人間っちゅうのは、こんなトンデモなこともできちゃうんですね!
まぁ、我が事ながらビックリですわw

またそうした蛮行が、おそらくは脳機能にも、物理的な損傷を与えたのではと感じています。
現在、1日12時間以上の睡眠を要するのは(だいたい13~15時間)、そうして損傷した脳機能を修復するために、脳の活動を抑える必要があるからなのではと、感じています。
およそ5~7時間の睡眠で、頭の疲れはとれて、一旦は覚醒しかかるのです。
しかし、激しい睡魔が私を睡眠に引き戻し、その後の数時間、浅い睡眠が続きます。
この一連の睡眠の質も、ここ一年で、本当に良くなりました。
以前は眠るのが、本当に辛かったですからねぇ。


また、医学的な裏付けがあるわけではありませんが、自分で、脳の特定の部位に違和感を覚えています。
ここ数ヶ月前からは、右脳の前頭葉部全体がジンジンするように感じています。
それが少しずつ、前の方から治まりつつあります。
本当に少しずつ、まさに薄皮を一枚ずつ剥ぐようにして。


この現象には、睡眠だけではなく、正しい姿勢での発声法、呼吸法も、深く関係しているように感じています。
正しい発声と呼吸ができている時、違和感を覚えている脳の部位を、一種の快感のようなものがゾクゾクっと走るのを覚えます。
それが、もの凄く気持ちが良いのです!
あぁ、また良くなっていく!
そういう実感を伴う感覚です。


私はこうした経験を通じて、思うのです。
私の頭のフューズが、ある時、飛んじゃったんだなぁ~って。
神経の保護回路が、グッチャグチャになっちゃったんだろうなって。
十年以上かけて、ジックリ、念には念を入れて壊したので、治すにもそれなりに時間がかかっているんだろうなって。

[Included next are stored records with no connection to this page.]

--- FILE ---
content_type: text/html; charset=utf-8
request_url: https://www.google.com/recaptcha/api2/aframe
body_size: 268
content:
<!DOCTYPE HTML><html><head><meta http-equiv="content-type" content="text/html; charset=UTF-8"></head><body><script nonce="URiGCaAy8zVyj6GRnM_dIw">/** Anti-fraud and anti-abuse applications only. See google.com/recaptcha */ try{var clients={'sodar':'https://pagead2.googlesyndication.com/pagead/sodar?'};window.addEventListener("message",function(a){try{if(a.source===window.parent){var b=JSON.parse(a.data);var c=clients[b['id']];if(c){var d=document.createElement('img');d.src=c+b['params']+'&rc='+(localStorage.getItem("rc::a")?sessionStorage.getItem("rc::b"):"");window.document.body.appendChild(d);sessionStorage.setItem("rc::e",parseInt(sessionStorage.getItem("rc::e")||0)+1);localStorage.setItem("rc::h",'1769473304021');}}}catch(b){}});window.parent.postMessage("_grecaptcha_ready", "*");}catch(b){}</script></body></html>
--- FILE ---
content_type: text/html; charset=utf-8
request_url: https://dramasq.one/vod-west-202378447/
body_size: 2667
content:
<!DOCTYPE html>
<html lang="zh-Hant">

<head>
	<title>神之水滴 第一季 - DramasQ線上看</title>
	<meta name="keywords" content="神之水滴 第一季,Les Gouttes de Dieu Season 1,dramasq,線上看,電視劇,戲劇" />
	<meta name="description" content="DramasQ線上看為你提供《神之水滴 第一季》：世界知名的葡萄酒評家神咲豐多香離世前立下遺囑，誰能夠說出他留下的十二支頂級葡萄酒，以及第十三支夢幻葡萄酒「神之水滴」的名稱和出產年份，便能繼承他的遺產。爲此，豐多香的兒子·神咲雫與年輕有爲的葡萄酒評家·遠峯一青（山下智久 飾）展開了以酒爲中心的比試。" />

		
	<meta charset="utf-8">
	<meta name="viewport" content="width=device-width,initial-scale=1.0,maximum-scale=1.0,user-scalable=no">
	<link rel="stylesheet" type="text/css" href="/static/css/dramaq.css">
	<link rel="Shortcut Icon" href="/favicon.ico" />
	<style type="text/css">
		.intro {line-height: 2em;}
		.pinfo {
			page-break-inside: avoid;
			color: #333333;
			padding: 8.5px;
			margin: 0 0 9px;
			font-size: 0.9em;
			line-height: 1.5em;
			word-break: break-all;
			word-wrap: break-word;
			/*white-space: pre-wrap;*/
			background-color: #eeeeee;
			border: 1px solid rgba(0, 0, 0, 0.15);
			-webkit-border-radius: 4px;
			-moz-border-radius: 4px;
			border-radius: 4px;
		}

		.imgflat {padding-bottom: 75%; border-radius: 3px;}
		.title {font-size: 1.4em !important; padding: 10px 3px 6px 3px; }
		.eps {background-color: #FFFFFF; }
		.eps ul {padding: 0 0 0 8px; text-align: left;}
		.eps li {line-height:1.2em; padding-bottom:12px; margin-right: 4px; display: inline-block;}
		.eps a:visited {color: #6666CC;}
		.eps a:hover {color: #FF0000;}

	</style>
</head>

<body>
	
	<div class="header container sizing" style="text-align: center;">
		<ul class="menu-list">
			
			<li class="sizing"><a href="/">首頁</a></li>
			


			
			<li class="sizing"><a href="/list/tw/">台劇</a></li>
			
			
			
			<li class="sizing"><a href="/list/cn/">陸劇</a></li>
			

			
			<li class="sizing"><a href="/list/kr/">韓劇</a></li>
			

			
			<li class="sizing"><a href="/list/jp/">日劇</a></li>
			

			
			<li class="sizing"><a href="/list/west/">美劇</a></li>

それがやっと、自分でも回復を実感できるところまできました。
その副産物と言うわけではないのでしょうが、幼い頃から悩まされ続けてきたトラウマも、本格的に克服できたようです。
一ヶ月ほど前から、全く寂しいと思わなくなりました。
全く不安を覚えなくなりました。
私としては、壊してしまったフューズが回復しつつある事よりも、トラウマを克服できたことの方が、よほど嬉しいですね。
これで、やっと、自分らしく生きられるのですから。

ここまでは上出来な人生と言えるなと、自分では思っています。